**Written instruction 1:** According to the text about the film The Man of My Life, who edited it?
**Written instruction 2:** Rewrite the part of the text about the film The Man of My Life starting at "The Man of My Life (L'Homme" and ending at "released in 2006.", swapping "French film" for "French feature".
**Written instruction 3:** Pick up the text about the film The Man of My Life where it stops and keep writing.

- Film poster
- Directed by: Zabou Breitman
- Written by: Zabou Breitman Agnès de Sacy
- Produced by: Philippe Godeau Jean-Yves Asselin
- Starring: Bernard Campan Charles Berling Léa Drucker
- Cinematography: Michel Amathieu
- Edited by: Richard Marizy
- Production company: Pan-Européenne
- Distributed by: Wild Bunch Distribution
- Release date: 11 October 2006;
- Running time: 114 minutes
- Country: France
- Language: French
- Budget: $7.3 million
- Box office: $5.3 million

= The Man of My Life =

The Man of My Life (L'Homme de sa vie) is a French film directed by Zabou Breitman, written by Breitman and Agnès de Sacy, and produced by Philippe Godeau. It was first released in 2006.

It stars Bernard Campan, Charles Berling, Léa Drucker and Jacqueline Jehanneuf.

**Data supplied:**
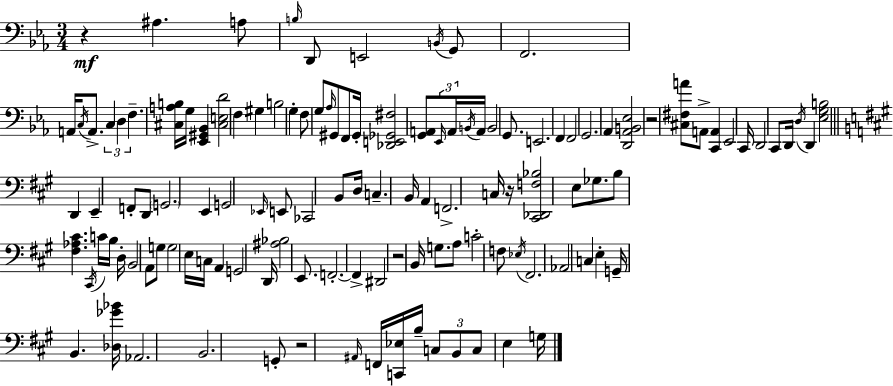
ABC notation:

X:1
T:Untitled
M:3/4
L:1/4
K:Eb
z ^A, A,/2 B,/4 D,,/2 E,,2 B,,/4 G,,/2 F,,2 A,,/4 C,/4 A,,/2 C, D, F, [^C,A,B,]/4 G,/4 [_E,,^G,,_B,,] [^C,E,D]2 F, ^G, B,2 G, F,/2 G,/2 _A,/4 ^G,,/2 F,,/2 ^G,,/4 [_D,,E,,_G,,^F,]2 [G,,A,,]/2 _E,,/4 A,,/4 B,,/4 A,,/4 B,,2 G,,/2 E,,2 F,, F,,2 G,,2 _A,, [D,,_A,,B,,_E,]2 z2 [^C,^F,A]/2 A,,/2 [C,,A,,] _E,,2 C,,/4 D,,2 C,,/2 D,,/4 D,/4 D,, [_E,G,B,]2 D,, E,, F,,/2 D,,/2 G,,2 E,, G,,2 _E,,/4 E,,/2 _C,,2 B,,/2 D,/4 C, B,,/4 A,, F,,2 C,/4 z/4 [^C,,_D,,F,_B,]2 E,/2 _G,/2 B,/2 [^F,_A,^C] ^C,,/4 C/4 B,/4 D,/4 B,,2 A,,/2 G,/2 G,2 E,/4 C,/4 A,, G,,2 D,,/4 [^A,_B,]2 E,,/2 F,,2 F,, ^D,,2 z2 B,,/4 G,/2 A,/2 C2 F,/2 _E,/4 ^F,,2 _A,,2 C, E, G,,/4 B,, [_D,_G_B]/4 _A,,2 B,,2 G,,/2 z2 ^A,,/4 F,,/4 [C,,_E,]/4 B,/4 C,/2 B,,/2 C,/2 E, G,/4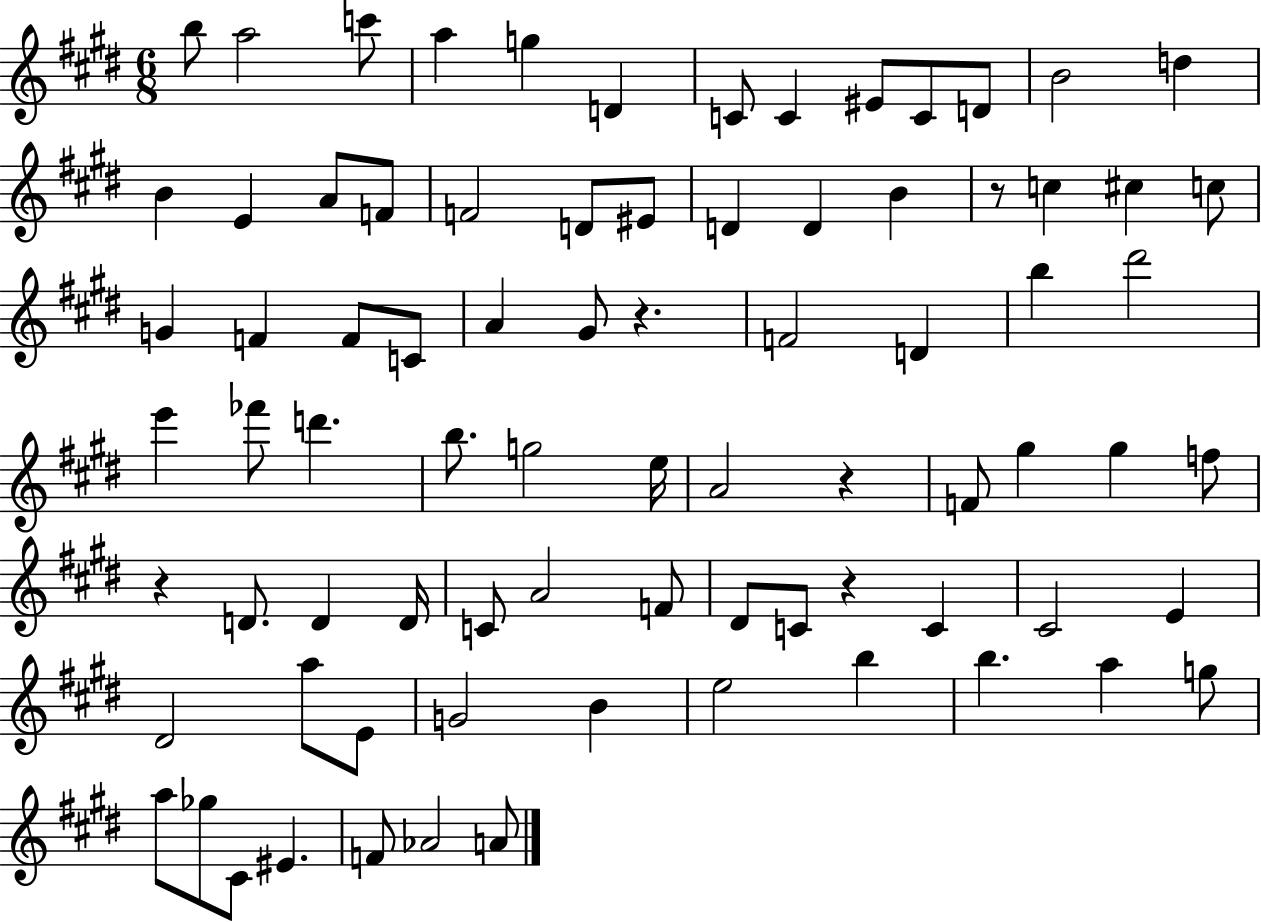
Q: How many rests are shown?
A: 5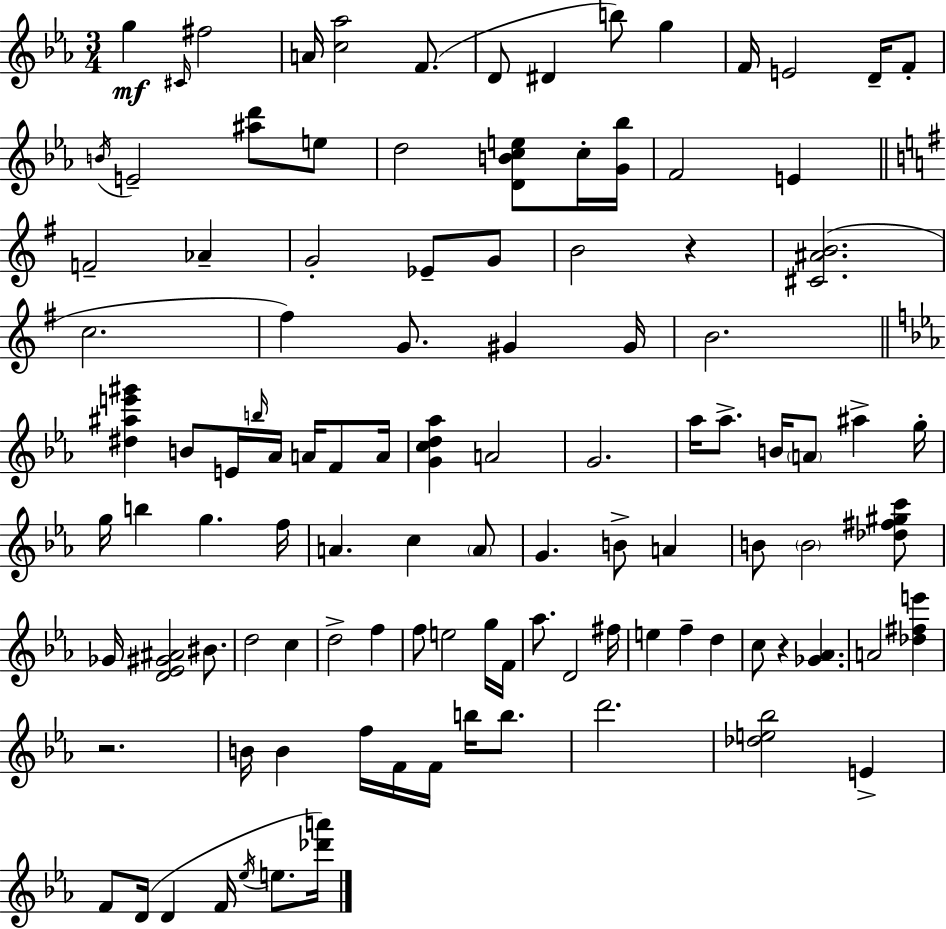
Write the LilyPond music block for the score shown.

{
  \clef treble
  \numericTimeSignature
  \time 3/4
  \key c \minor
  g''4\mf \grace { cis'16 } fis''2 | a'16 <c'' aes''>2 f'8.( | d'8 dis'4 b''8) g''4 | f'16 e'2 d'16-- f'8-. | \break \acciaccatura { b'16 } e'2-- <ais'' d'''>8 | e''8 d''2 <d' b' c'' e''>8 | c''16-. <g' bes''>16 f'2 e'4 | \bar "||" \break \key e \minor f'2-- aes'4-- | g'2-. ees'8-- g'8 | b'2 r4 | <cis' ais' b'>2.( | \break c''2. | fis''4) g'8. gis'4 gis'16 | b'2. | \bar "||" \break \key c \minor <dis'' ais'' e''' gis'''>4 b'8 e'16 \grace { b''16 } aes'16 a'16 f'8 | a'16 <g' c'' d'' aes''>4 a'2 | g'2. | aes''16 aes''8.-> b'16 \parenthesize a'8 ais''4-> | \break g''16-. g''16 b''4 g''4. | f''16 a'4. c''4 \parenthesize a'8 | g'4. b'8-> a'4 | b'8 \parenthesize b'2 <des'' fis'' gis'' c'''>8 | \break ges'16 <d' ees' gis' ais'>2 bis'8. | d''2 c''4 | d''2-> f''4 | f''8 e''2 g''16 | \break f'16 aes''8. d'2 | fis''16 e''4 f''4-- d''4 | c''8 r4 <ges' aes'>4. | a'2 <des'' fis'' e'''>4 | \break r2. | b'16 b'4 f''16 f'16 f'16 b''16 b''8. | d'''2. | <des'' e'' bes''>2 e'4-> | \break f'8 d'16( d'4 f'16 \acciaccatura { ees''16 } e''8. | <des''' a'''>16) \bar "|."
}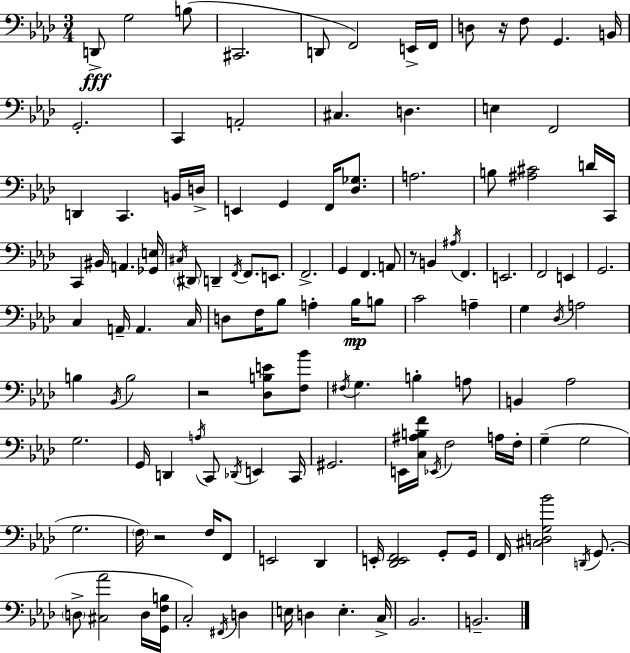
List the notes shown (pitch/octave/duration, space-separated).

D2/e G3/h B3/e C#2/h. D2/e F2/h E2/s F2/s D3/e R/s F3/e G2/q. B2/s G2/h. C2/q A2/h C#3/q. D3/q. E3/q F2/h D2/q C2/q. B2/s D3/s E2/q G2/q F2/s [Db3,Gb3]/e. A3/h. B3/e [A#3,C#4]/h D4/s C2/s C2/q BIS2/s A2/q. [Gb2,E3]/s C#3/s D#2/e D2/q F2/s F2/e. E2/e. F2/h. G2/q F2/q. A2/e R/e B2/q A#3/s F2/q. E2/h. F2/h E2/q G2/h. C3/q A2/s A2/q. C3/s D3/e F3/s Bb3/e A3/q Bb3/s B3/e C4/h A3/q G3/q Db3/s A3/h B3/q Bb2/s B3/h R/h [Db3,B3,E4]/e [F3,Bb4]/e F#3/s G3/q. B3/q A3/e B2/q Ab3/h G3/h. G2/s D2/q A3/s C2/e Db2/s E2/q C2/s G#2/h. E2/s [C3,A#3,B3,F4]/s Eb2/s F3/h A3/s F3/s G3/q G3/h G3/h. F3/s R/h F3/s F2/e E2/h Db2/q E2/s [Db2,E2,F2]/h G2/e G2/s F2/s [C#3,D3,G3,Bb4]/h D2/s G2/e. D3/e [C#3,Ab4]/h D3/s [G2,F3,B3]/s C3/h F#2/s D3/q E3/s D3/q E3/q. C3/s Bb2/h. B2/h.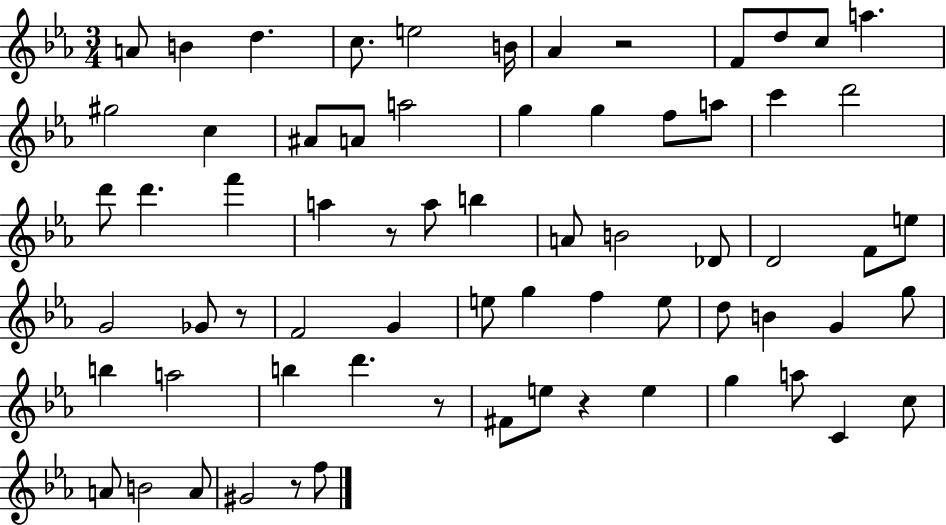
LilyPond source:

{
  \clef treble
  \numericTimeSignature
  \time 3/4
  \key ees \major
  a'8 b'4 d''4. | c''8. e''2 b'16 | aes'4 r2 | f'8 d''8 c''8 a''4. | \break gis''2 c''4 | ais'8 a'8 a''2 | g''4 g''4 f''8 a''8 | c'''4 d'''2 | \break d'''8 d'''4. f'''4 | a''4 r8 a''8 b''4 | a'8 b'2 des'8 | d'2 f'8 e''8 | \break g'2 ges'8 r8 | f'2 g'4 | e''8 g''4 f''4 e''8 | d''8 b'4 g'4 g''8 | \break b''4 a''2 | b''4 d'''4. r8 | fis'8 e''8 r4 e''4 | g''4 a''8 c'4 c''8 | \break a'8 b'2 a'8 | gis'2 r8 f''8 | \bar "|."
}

**Expected answer 1:** Richard Marizy

**Expected answer 2:**
The Man of My Life (L'Homme de sa vie) is a French feature directed by Zabou Breitman, written by Breitman and Agnès de Sacy, and produced by Philippe Godeau. It was first released in 2006.

**Expected answer 3:**
== Cast ==
- Bernard Campan as Frédéric
- Charles Berling as Hugo
- Léa Drucker as Frédérique
- Jacqueline Jehanneuf as Jacqueline
- Éric Prat as Guillaume
- Niels Lexcellent as Arthur
- Anna Chalon as Capucine
- Antonin Chalon as Mathieu
- Léocadia Rodriguez-Henocq as Jeanne
- Caroline Gonce as Ilse
- Aurélie Guichard as Lucinda
- Philippe Lefebvre as Benoît
- Angie David as Anne-Sophie
- Gabrielle Atger as Pauline

==Production==
Principal photography began on 30 May 2005 and was scheduled to last 41 days across the span of 8 weeks. Filming mostly took place in the south of the Drôme department and in the Vaucluse, as well as one week in Paris.

==Critical response==
Review aggregation website Rotten Tomatoes reported an approval rating of 47%, based on 19 reviews, with an average score of 5.75/10. At Metacritic, which assigns a rating out of 100 to reviews from mainstream critics, the film received a score of 52, based on 4 reviews, indicating "mixed or average reviews".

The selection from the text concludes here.